Poster présenté par Benjamin Buaud, Responsable projets Nutrition Métabolisme & Santé à l’ITERG, lors des Journées Chevreul : Lipids and Brain III, 16-18 mars 2015
A. Létondor 1,2,3, D. Beracochéa 4,5, A. Krazem 4,5, C. Herrouin 3, B. Buaud 3, C. Vaysse 3, V. Pallet 1,2, S. Alfos1,2
1 Univ. Bordeaux, Nutrition et neurobiologie intégrée, UMR 1286, Bordeaux
2 INRA, Nutrition et neurobiologie intégrée, UMR 1286, Bordeaux
3 ITERG, Institut des Corps Gras, Pessac
4 CNRS, INCIA, UMR 5287, Talence
5 Univ. Bordeaux, INCIA, UMR 5287, Bordeaux.

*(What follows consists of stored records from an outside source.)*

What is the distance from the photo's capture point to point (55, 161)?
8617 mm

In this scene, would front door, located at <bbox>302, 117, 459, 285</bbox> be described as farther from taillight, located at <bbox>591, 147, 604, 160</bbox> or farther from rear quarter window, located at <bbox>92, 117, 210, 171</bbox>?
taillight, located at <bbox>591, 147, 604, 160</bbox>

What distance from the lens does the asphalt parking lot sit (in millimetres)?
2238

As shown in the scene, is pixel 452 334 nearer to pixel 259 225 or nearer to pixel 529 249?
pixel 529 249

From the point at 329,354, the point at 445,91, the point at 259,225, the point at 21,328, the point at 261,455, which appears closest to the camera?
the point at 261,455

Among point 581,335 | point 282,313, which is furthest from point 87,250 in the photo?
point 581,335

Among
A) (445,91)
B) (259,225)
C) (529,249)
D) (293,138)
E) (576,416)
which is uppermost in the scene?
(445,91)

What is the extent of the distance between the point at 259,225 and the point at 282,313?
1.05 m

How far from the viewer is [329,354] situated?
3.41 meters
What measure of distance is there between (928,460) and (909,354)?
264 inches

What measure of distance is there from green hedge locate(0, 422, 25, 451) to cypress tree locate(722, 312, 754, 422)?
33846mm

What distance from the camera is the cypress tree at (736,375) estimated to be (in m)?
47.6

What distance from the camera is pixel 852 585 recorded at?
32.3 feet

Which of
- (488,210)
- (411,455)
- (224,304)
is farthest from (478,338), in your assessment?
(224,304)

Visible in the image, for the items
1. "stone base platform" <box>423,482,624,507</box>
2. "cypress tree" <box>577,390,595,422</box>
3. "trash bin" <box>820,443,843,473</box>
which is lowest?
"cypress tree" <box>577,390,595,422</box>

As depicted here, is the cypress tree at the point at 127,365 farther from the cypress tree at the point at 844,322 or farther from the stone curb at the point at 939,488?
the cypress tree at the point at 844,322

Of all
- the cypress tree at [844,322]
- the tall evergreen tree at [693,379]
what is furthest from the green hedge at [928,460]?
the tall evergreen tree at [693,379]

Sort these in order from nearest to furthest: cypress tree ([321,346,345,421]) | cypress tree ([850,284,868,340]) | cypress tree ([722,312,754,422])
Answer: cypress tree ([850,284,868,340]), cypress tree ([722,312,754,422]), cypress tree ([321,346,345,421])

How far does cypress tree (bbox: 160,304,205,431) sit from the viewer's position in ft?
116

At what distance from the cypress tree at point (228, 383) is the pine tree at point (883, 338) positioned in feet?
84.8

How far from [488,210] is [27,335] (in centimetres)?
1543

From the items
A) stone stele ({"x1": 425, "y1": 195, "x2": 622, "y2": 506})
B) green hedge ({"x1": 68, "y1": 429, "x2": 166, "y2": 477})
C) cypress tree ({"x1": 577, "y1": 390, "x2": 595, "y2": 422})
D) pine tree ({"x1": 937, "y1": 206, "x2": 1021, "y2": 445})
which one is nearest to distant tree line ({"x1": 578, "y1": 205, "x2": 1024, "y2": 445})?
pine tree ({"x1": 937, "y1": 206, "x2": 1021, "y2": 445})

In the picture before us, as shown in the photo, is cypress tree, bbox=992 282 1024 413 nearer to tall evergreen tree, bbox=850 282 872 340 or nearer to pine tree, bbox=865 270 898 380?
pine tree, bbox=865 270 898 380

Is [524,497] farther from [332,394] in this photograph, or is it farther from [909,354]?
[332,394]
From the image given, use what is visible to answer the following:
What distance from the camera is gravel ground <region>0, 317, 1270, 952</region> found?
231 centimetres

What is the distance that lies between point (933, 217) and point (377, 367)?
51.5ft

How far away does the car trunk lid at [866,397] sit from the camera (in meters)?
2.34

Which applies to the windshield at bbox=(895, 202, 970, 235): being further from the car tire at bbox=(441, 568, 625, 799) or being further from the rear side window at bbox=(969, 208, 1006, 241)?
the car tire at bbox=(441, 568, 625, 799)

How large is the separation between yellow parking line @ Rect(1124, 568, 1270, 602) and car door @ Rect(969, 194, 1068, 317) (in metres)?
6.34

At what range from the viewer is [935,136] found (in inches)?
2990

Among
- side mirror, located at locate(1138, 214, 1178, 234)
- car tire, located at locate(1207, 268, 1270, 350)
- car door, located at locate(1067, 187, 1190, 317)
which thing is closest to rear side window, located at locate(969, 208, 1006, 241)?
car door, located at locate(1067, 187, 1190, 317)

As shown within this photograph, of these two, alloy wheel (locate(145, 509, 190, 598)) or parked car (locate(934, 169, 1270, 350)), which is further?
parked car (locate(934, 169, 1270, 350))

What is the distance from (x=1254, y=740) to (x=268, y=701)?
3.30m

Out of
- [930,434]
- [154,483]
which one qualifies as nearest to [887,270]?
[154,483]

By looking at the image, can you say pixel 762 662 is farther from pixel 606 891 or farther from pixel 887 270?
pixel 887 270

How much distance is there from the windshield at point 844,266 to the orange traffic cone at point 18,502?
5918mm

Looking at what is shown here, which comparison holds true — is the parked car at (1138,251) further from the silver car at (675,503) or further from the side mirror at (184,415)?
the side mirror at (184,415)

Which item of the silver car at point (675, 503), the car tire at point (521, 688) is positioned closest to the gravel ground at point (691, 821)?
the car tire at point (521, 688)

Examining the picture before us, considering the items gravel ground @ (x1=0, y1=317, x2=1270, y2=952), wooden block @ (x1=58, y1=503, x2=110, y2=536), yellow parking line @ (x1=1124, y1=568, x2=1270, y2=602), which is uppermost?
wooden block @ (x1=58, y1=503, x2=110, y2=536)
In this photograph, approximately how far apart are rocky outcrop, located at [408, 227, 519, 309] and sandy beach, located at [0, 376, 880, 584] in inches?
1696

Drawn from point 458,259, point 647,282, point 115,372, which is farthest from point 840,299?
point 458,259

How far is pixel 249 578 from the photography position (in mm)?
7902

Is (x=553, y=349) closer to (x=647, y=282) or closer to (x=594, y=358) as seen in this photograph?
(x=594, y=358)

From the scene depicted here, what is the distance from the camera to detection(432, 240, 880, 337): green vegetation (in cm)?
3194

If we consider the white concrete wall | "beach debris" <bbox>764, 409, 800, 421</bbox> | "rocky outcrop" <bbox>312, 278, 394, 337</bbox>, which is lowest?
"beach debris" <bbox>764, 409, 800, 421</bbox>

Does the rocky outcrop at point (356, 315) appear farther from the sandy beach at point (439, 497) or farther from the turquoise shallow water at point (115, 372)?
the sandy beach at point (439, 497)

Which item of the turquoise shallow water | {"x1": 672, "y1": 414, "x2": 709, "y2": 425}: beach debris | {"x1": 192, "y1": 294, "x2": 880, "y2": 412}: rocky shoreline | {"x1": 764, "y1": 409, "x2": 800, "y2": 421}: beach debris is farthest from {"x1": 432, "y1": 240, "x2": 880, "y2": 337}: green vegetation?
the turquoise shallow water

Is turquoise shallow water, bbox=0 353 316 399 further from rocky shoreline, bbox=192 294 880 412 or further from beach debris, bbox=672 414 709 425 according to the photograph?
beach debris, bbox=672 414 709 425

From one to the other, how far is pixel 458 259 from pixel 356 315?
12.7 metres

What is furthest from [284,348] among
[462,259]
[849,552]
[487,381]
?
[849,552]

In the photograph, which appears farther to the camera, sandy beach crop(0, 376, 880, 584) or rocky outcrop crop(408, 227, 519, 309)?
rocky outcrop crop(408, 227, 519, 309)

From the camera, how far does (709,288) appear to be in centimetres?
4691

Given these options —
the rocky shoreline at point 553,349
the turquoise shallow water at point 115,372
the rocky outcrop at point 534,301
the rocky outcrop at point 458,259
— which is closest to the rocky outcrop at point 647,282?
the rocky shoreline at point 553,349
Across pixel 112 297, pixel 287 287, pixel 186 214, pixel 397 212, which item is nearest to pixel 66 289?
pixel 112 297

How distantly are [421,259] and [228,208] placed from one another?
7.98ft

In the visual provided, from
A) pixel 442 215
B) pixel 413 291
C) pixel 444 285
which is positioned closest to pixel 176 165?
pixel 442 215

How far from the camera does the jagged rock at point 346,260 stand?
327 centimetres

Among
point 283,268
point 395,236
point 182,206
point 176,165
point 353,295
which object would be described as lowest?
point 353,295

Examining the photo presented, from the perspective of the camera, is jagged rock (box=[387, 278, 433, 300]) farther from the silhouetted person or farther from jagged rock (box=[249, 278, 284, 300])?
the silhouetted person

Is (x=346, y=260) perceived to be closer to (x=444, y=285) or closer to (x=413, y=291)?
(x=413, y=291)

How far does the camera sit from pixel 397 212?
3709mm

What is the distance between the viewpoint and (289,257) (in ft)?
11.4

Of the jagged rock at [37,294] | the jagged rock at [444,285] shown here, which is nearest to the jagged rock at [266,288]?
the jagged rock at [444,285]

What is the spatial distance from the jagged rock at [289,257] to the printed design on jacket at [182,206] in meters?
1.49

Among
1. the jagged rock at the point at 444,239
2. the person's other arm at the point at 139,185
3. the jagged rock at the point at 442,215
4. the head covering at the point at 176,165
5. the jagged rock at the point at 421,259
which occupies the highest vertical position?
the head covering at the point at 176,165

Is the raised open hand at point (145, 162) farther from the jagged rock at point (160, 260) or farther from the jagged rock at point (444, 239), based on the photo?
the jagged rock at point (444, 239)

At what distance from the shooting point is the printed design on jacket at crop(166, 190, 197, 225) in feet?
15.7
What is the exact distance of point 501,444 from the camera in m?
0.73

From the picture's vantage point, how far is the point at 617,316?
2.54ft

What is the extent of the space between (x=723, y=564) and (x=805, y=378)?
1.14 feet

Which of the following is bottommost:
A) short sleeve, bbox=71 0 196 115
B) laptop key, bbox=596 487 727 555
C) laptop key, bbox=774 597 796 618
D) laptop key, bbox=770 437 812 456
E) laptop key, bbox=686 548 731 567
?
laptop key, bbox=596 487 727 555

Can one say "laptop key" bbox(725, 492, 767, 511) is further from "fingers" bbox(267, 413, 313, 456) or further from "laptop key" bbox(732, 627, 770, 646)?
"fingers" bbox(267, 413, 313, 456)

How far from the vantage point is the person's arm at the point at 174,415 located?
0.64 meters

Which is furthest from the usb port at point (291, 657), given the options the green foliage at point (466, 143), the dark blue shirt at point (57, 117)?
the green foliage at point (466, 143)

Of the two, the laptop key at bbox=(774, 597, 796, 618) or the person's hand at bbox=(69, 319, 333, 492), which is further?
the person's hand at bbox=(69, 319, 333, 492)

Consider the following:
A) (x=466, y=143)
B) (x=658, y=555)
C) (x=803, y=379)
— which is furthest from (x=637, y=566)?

Brain aging is associated with multiple morphological and biochemical changes leading to cognitive decline. Fatty acids are the main components of the brain membranes and among them docosahexaenoic acid (DHA) is the major n-3 polyunsaturated fatty acid (n-3 PUFA). Several studies suggested that n-3 PUFAs and most particularly DHA are critical for the maintenance of cognitive functions during aging. Other studies have shown that the unesterified DHA pool (active form) in plasma decreases with age in rodents and that brain DHA levels are altered during aging.
DHA may modulate brain functions by several mechanisms including the regulation of gene transcription. Indeed, DHA is the endogenous ligand of nuclear receptors such as the peroxisome proliferator-activated receptor (PPAR) and the retinoid X receptor (RXR) which are transcription factors that modulate, in the brain, the expression of genes involved in synaptic plasticity. RXR is a master regulator that forms heterodimers with numerous nuclear receptors such as PPAR or the retinoic acid receptor (RAR). Recent data suggest that unesterified DHA is involved in working memory in mice via RXRγ activation.
The objective of the present study was to evaluate in aged mice the effects of intraperitoneal (ip) administration of unesterified DHA on memory performances and on the mRNA expression of synaptic plasticity markers and nuclear receptors in the hippocampus.